◆ **Things to do**:
a) Reproduce the server load balancing section starting at "Oracle Fusion Middleware also" and ending at "the following requirements.", substituting "middle-tier server" for each occurrence of "application server".
b) Write the next part of the server load balancing section, picking up after its final sentence.

◆ **Extract**:
= = = =

2.3.2.1 Server Load Balancing

Typically, Oracle Fusion Middleware high availability deployments are front ended by a load balancer which can be configured to distributed incoming requests using various algorithms.

Oracle Fusion Middleware also has built-in load balancing capabilities for intra component interaction. For example, Web server to application server, or application server to database server.

Oracle Fusion Middleware 11g does not provide external load balancers. To ensure that your external load balancer is compatible with Oracle Fusion Middleware, check that your external load balancer meets the requirements listed below:

  • Virtual servers and port configuration: The load balancer should have the ability to configure virtual server names and ports on your external load balancer. The virtual server names and ports must meet the following requirements.

    • The load balancer should allow configuration of multiple virtual servers. For each virtual server, the load balancer should allow configuration of traffic management on more than one port. For example, for Oracle Fusion Middleware Identity Management, the load balancer needs to be configured with a virtual server and port for HTTP / HTTPS traffic, and separate virtual servers and ports for LDAP and LDAPS traffic.

= = = =

◆ **Raw records**:
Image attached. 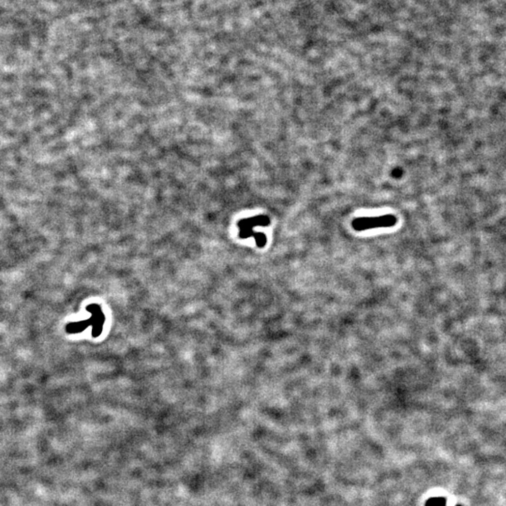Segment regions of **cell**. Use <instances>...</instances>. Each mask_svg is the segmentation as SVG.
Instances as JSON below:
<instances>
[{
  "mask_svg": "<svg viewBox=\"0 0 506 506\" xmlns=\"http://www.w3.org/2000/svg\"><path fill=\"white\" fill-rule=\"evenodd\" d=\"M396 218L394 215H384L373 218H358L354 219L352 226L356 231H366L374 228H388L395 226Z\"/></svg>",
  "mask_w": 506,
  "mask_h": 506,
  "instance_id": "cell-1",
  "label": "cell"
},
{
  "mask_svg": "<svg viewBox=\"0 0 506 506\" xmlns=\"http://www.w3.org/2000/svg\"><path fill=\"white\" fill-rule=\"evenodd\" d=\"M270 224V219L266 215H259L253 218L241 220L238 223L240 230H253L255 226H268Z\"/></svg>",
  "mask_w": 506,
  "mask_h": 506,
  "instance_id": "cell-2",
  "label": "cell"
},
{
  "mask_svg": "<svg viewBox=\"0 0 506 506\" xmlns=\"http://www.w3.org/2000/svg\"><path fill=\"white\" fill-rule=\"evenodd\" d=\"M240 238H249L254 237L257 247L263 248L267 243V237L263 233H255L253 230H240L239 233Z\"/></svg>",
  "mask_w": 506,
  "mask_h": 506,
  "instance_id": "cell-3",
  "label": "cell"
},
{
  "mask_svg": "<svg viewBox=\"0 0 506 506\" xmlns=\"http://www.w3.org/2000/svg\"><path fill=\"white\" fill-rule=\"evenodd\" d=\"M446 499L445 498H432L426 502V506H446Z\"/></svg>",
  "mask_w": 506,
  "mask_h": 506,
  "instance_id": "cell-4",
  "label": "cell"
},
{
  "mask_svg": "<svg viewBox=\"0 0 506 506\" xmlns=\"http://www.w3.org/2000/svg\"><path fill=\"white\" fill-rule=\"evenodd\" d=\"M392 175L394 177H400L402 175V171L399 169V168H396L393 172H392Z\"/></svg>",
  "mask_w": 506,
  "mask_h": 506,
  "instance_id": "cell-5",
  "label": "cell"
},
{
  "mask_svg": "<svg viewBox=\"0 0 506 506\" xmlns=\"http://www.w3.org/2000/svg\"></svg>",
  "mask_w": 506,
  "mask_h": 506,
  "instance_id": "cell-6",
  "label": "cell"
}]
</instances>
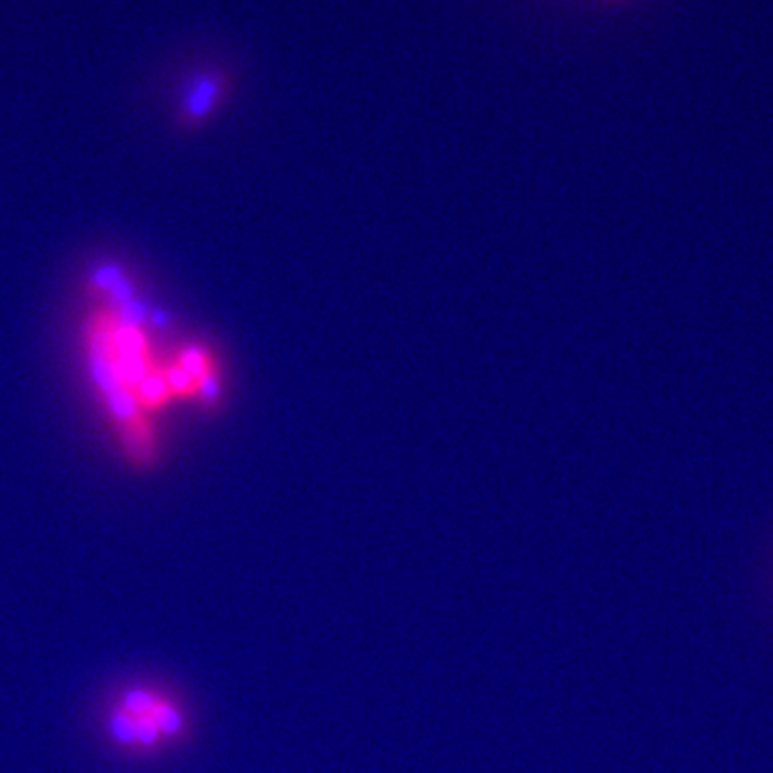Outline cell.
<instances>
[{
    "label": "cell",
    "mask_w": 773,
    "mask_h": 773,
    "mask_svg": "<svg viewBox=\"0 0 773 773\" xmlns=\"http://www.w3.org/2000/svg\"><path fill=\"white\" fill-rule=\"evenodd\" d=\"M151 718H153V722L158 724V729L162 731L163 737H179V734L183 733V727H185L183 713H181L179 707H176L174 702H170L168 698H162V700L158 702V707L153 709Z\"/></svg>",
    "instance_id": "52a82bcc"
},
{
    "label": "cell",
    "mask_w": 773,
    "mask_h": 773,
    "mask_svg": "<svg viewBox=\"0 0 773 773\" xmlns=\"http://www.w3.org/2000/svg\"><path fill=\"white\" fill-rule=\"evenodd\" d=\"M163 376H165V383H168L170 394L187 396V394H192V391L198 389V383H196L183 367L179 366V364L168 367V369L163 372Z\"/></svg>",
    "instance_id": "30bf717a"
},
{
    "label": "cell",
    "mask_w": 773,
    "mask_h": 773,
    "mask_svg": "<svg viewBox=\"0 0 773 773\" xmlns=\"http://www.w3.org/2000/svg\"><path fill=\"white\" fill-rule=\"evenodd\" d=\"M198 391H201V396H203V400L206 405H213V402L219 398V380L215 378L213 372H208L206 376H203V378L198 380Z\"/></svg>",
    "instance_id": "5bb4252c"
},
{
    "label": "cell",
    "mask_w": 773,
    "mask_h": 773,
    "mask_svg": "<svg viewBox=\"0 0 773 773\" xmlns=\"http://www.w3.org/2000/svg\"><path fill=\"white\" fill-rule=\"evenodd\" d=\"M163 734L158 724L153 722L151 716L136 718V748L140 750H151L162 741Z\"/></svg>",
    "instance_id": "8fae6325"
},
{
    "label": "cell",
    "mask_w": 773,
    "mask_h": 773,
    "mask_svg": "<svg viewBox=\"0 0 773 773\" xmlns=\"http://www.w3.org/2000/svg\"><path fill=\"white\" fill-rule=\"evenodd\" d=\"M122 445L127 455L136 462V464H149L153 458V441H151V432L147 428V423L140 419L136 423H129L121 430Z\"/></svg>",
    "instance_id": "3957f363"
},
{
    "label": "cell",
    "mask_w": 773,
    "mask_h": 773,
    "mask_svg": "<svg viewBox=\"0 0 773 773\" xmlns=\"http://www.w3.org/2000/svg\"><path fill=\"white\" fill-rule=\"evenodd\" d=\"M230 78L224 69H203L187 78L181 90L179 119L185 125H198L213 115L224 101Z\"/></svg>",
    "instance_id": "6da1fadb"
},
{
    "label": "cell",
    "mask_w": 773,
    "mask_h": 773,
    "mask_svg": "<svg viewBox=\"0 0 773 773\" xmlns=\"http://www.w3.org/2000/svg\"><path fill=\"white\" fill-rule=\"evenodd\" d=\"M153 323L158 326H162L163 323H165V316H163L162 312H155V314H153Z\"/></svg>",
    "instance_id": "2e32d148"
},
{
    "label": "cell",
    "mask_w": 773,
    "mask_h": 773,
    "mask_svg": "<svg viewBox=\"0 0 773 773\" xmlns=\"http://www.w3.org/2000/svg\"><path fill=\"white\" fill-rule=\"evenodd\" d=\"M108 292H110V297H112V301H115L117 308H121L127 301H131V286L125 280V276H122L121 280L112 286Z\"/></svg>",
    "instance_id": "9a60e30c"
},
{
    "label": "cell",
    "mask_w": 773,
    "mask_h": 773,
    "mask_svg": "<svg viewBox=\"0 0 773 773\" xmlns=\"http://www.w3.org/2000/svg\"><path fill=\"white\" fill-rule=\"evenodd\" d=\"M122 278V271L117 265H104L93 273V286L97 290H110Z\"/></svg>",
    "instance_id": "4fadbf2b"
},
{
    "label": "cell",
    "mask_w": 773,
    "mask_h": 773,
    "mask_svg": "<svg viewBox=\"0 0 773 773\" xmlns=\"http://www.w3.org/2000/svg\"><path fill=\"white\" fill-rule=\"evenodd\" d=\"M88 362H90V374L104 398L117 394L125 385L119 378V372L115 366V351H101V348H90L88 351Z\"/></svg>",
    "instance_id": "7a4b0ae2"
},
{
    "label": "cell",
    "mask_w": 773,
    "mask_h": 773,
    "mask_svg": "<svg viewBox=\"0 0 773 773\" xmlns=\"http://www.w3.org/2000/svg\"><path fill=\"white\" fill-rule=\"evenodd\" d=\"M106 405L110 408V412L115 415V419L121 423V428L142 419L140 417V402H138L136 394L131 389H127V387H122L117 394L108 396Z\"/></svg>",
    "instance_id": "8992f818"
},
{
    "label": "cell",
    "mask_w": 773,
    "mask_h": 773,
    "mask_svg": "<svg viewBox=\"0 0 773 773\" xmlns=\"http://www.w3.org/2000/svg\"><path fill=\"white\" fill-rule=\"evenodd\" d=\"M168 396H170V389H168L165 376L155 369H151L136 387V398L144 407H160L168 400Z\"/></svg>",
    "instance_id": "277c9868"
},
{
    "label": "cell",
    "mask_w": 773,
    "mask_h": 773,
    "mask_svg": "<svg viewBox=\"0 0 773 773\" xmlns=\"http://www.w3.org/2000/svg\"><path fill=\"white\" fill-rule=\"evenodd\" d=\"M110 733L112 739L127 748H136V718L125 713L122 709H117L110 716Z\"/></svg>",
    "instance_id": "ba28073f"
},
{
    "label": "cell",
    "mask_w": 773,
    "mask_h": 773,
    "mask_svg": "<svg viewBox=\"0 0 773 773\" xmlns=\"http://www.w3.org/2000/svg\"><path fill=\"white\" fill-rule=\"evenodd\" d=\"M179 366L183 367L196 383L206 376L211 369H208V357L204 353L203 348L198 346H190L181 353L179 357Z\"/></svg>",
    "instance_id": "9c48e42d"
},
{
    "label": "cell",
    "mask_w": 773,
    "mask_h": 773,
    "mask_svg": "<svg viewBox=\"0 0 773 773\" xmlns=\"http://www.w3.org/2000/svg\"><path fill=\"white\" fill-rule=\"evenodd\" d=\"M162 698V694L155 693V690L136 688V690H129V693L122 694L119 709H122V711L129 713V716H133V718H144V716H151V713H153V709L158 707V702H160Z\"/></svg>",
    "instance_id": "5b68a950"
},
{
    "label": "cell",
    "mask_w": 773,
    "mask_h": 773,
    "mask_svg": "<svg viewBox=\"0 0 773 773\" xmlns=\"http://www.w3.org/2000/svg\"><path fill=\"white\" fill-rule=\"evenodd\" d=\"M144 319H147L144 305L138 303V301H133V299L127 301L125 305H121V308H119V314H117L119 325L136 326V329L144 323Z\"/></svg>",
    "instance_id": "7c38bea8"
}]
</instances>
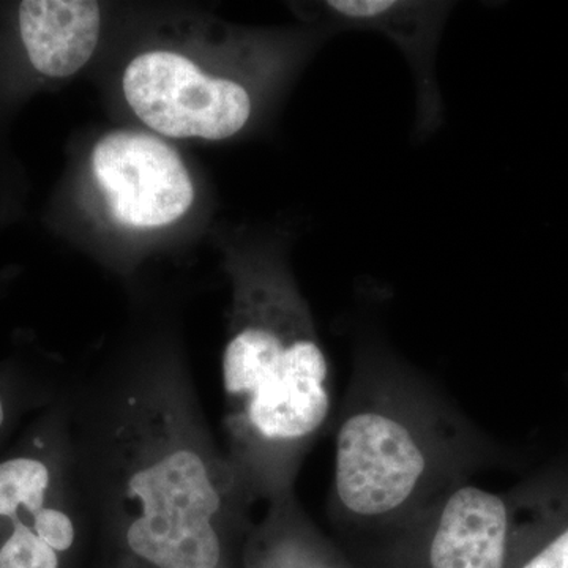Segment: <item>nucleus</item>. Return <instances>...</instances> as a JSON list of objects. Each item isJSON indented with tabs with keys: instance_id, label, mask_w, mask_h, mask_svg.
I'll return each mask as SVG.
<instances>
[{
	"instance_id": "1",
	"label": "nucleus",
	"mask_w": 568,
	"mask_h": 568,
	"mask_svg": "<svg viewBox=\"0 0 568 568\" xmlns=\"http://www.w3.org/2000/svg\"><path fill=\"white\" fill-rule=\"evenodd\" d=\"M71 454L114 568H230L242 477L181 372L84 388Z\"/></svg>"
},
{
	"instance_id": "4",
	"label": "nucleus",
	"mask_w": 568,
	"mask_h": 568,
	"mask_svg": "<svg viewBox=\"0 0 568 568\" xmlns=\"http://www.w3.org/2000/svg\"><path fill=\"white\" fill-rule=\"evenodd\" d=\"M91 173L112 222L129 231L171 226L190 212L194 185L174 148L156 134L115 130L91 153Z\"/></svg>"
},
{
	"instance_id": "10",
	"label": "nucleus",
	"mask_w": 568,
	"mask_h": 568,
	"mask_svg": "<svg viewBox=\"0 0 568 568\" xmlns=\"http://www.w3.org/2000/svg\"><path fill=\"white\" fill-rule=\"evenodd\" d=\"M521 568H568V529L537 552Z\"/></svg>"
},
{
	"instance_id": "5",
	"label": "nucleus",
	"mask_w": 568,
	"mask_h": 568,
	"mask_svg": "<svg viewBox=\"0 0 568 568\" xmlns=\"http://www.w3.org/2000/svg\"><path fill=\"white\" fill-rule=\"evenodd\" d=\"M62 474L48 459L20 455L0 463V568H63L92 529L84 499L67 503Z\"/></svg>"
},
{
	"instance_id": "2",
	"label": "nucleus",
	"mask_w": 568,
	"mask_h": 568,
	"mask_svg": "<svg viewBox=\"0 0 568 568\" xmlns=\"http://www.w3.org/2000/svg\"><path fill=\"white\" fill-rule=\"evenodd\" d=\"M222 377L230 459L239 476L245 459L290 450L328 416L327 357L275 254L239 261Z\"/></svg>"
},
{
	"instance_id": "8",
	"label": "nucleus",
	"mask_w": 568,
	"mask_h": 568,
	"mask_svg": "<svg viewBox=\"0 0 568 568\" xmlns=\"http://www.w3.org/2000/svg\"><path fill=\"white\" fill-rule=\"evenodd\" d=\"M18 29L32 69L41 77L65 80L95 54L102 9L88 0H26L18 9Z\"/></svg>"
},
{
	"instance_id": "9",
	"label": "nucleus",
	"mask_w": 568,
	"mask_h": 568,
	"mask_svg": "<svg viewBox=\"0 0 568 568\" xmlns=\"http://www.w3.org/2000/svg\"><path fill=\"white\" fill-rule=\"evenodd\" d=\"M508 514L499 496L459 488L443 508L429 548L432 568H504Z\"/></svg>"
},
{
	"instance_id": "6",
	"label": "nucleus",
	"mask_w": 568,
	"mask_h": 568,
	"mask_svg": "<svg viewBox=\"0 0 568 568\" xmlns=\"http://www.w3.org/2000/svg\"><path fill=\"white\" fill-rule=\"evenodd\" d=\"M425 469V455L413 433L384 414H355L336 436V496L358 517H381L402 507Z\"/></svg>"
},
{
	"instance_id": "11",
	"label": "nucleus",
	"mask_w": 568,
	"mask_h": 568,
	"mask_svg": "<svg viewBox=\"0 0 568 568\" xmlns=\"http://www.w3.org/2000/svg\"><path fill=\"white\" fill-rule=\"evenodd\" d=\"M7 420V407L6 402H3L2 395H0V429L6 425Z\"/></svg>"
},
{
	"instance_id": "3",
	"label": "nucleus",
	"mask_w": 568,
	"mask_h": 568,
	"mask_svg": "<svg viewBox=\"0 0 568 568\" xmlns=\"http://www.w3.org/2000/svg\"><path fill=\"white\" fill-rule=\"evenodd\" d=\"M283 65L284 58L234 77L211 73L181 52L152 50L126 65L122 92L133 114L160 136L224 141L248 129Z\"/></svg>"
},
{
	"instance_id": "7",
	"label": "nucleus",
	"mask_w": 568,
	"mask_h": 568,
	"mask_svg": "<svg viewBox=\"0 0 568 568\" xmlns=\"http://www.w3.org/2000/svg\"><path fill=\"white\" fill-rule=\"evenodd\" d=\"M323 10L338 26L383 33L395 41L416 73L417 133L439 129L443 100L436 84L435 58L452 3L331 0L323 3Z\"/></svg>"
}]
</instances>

= = = =

◆ **Results**:
a)
Oracle Fusion Middleware also has built-in load balancing capabilities for intra component interaction. For example, Web server to middle-tier server, or middle-tier server to database server.

Oracle Fusion Middleware 11g does not provide external load balancers. To ensure that your external load balancer is compatible with Oracle Fusion Middleware, check that your external load balancer meets the requirements listed below:

  • Virtual servers and port configuration: The load balancer should have the ability to configure virtual server names and ports on your external load balancer. The virtual server names and ports must meet the following requirements.

b)
    • The virtual server names must be associated with IP addresses and be part of your DNS. Clients must be able to access the external load balancer through the virtual server names.

  • Persistence/stickiness: Some Oracle Fusion Middleware components use persistence or stickiness in an external load balancer. If your external load balancer does not allow you to set cookie persistence at the URI level, set the cookie persistence for all HTTP traffic. In either case, set the cookie to expire when the browser session expires. Refer to your external load balancer documentation for details.

    The recommended architecture for Oracle Fusion Middleware is a load balancer fronting Oracle HTTP Servers in the web tier, with Oracle WebLogic Server behind the Oracle HTTP Servers in the application tier.

    If Oracle WebLogic Server is deployed directly behind a load balancer in the web tier, then review the information in the "Load Balancers and the WebLogic Session Cookie" in the Oracle Fusion Middleware Using Clusters for Oracle WebLogic Server. Note that this is not a recommended deployment architecture for Oracle Fusion Middleware.

  • Resource monitoring/port monitoring/process failure detection: Configure the external load balancer to detect service and node failures (through notification or some other means) and to stop directing traffic to the failed node. Your external load balancer may have the ability to automatically detect failures.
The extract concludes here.